Social Media Numbers for “The Voice” Top 12

Last night’s “Voice” episode featured the Top 12, and for the first time this season, audience votes and downloads are the only determining factor for who goes home tonight. Like last week, I’ll be looking at Twitter numbers as a proxy for voting behavior so that we can see the extent to which opinions expressed there correlate with results. The voting methods as explained on the show were phone, text, Facebook and iTunes download, so Twitter is an independent factor in this equation and has no direct bearing on the outcome.

Last week, the Twitter-derived numbers correlated reasonably well. Not perfectly, though. For Team Adam, I hadn’t set up the topic in time, so had about 1/5 of the numbers I had for the Team Blake and Team Shakira contestants. So there my numbers were just plain off. The other factor was the judge’s discretion, and Blake elected to save the Swon Brothers rather than Justin Rivers. Welcome to the big leagues!

I personally enjoyed many of last night’s performances, but what’s important is what those who might vote thought. I took a couple of different cuts at the data. The first is simply looking at “share of voice” from the period of the airing of the show (starting in the Eastern time zone) through late this morning Pacific time. Here’s what we get:

TheVoice-2013-05-14

Simply taking the ranking from most mentions to least during this time period, we end up with a Bottom 2 of Kris Thomas and Michelle Chamuel. We could look at the data another way, though: if we filter by positive sentiment — the idea being that people who express positive opinions are more likely to vote (or perhaps “you vote FOR someone, not AGAINST someone else”) — then the rankings change a little:

TheVoice-positive-2013-05-14

 

Now Amber Carrington and Holly Tucker make up the Bottom 2. However, note that the overall numbers aren’t very high when we apply this filter (sentiment analysis isn’t an exact science by any means, and the software used here is biased towards precision over recall, so is somewhat conservative.

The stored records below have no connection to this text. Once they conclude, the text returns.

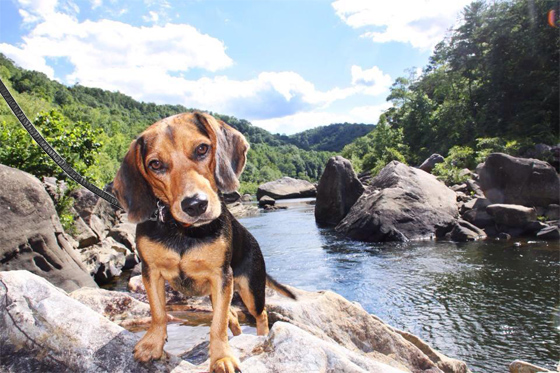 Beagle with leash standing on rock in river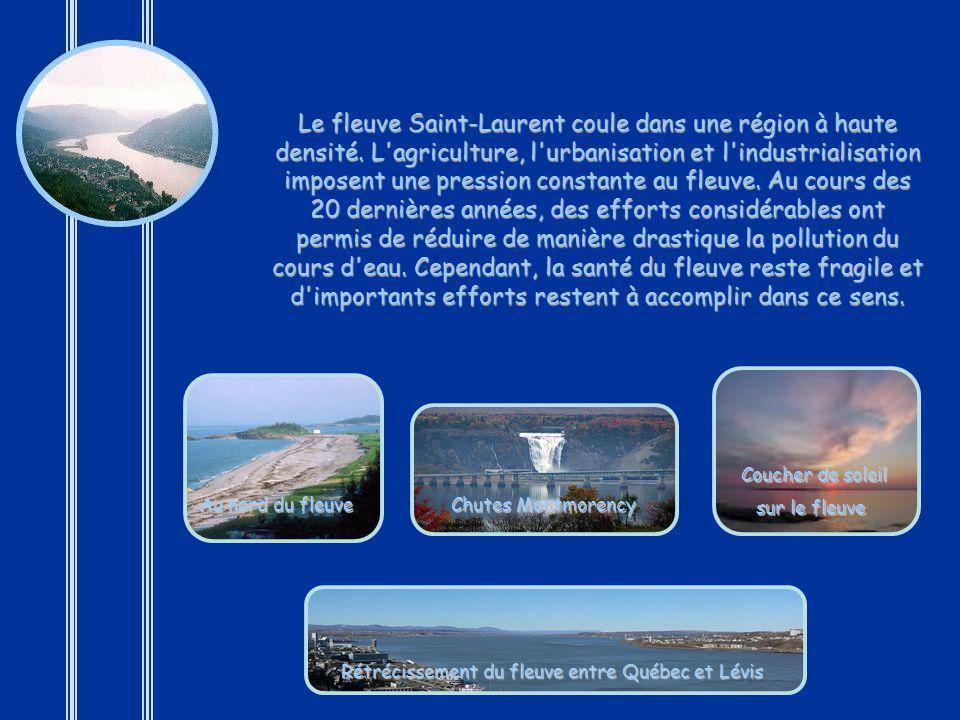 Je ne saurais terminer ce tour du monde sans mentionner le joyau de mon pays : le majestueux fleuve Saint-Laurent. Ce fleuve que les Amérindiens appel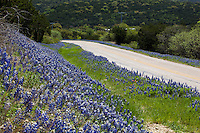 Roadside Bluebonnets in the Texas Hill Country, Texas Hill Country, Texas, USA.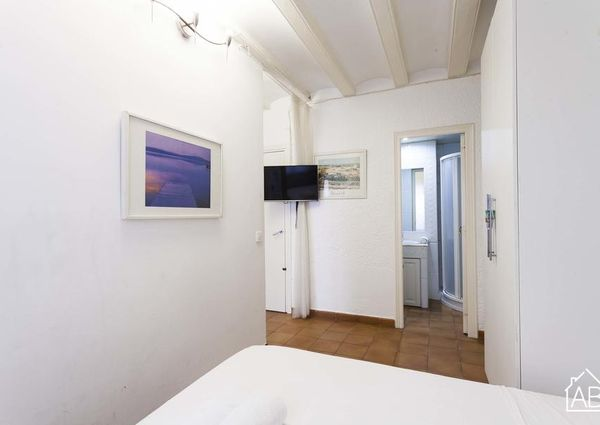 Basic apartment in the Barceloneta area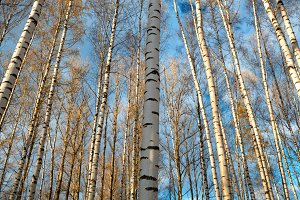 Birch trees background.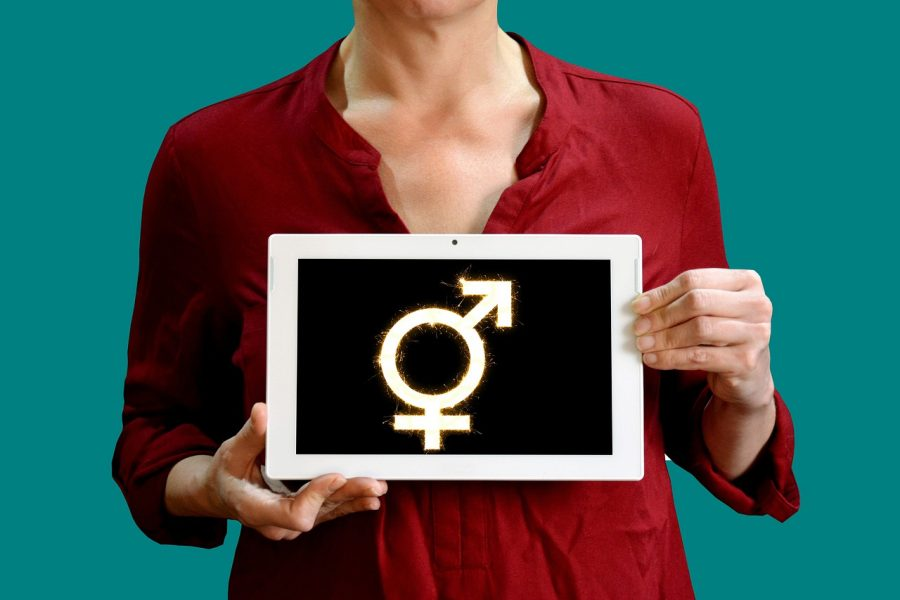 sign of male and female symbols: CREDIT: Image by Tumisu from Pixabay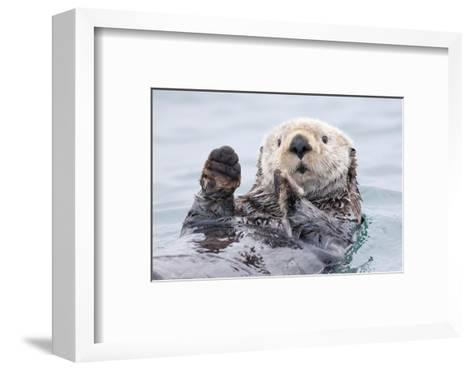 Yesterday I Caught a Fish Thiiis Big! - Otter. Alaska-Roman Golubenko-Framed Art Print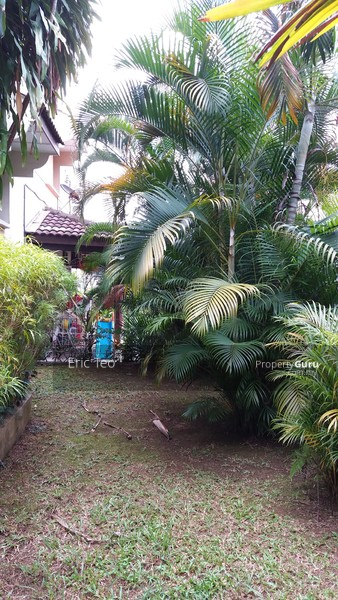 Bukit Bandaraya #125177297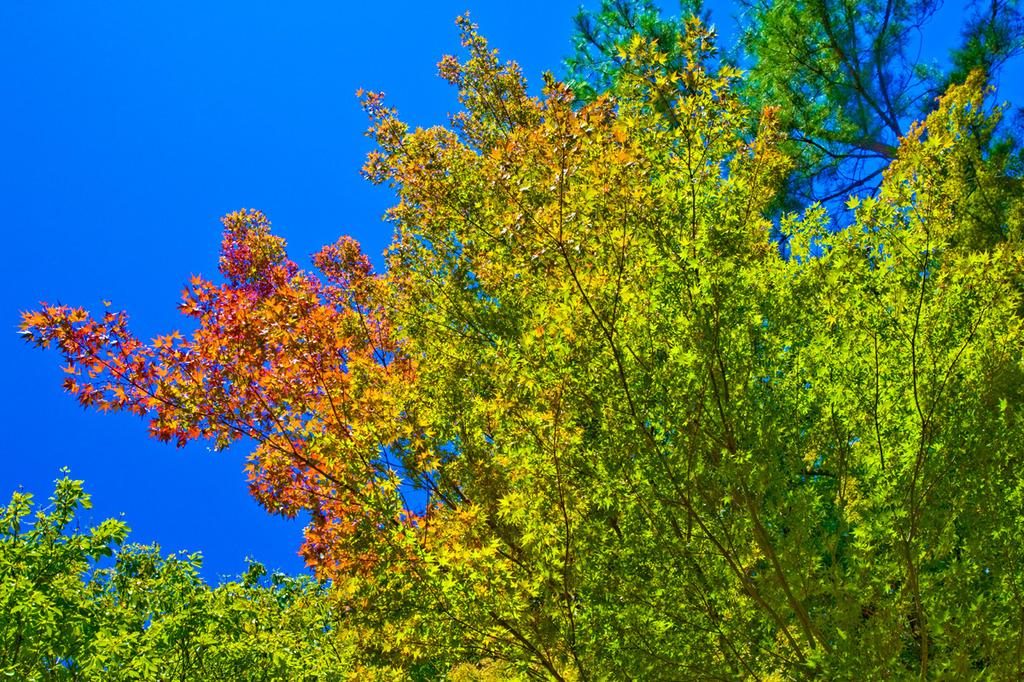 原色の景観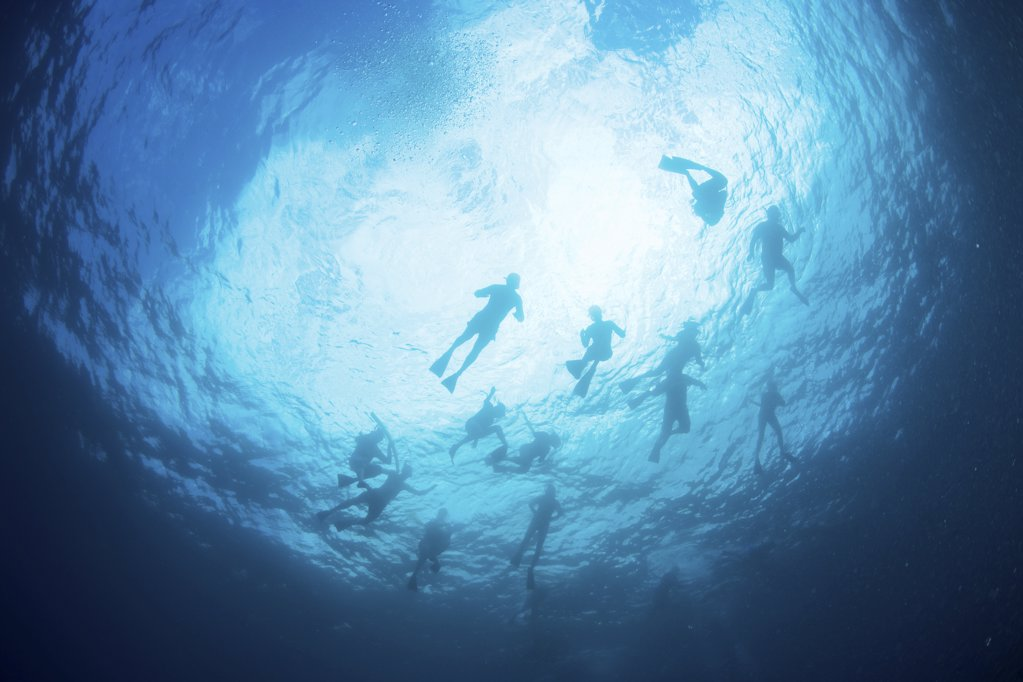 Stock Photo: 1439R-1109104 Scuba divers in sea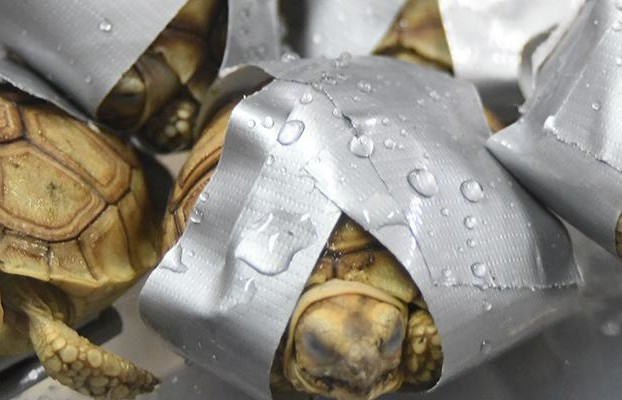 Several tortoise and freshwater turtle species seized at the Ninoy Aquino International Airport's Terminal 2 on March 3, World Wildlife Day. credit: Bureau of Customs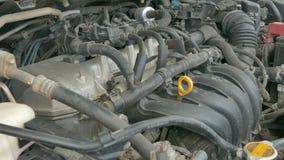 Mecánico de automóviles que trabaja examinando el motor del motor de coche con una antorcha Servicio de reparación almacen de video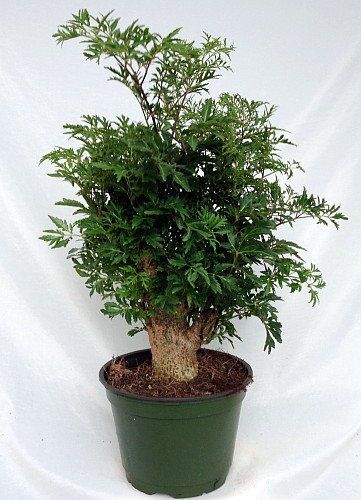 Japanese Ming Aralia Tree Polyscias Fruticosa Indoor 6 Quot Pot Large Trunk 14 99 14 Off цветы
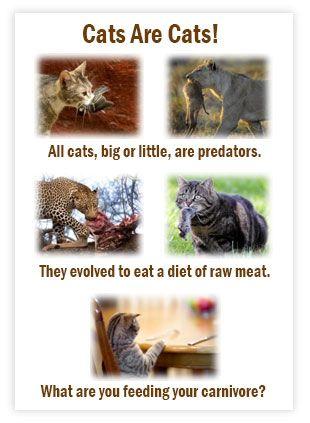 Cat Raw Food Diet And Ibd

Confounding the data further is iTunes, which doesn’t give precise data but does provide a “popularity” meter. If we look at each of the above sets of Bottom 2, we do see that Amber and Michelle’s performances did not max out the popularity meter, whereas Kris’ and Holly’s did.

One other data point we can look at is a week-to-week difference in Twitter followers. If we rank by percentage gain first, then by overall number, we get:

Twitter handle FollowersLastWeek FollowersThisWeek Delta Percentage
@garrettgardner2 16893 24426 7533 45%
@michellechamuel 14872 21305 6433 43%
@dbradbery 32352 45723 13371 41%
@josiahhawley 29100 40894 11794 41%
@theswonbrothers 10644 14750 4106 39%
@hollytmusic 10232 13454 3222 31%
@ambercarrington 11274 14520 3246 29%
@kristhomasmusik 9721 12130 2409 25%
@sarahsimmusic 20826 25314 4488 22%
@sashaallenmusic 13735 16674 2939 21%
@judith_hill 36078 39953 3875 11%
@vedothesinger 59217 61606 2389 4%

Based on this, it looks like Michelle picked up a lot of followers, so I’m going to have to go with Kris and Amber as the ones going home, with a possibility that Holly ends up somewhere in there. But I’m not taking it to Vegas — the differences aren’t large. Tough call this week!

Enjoy the show!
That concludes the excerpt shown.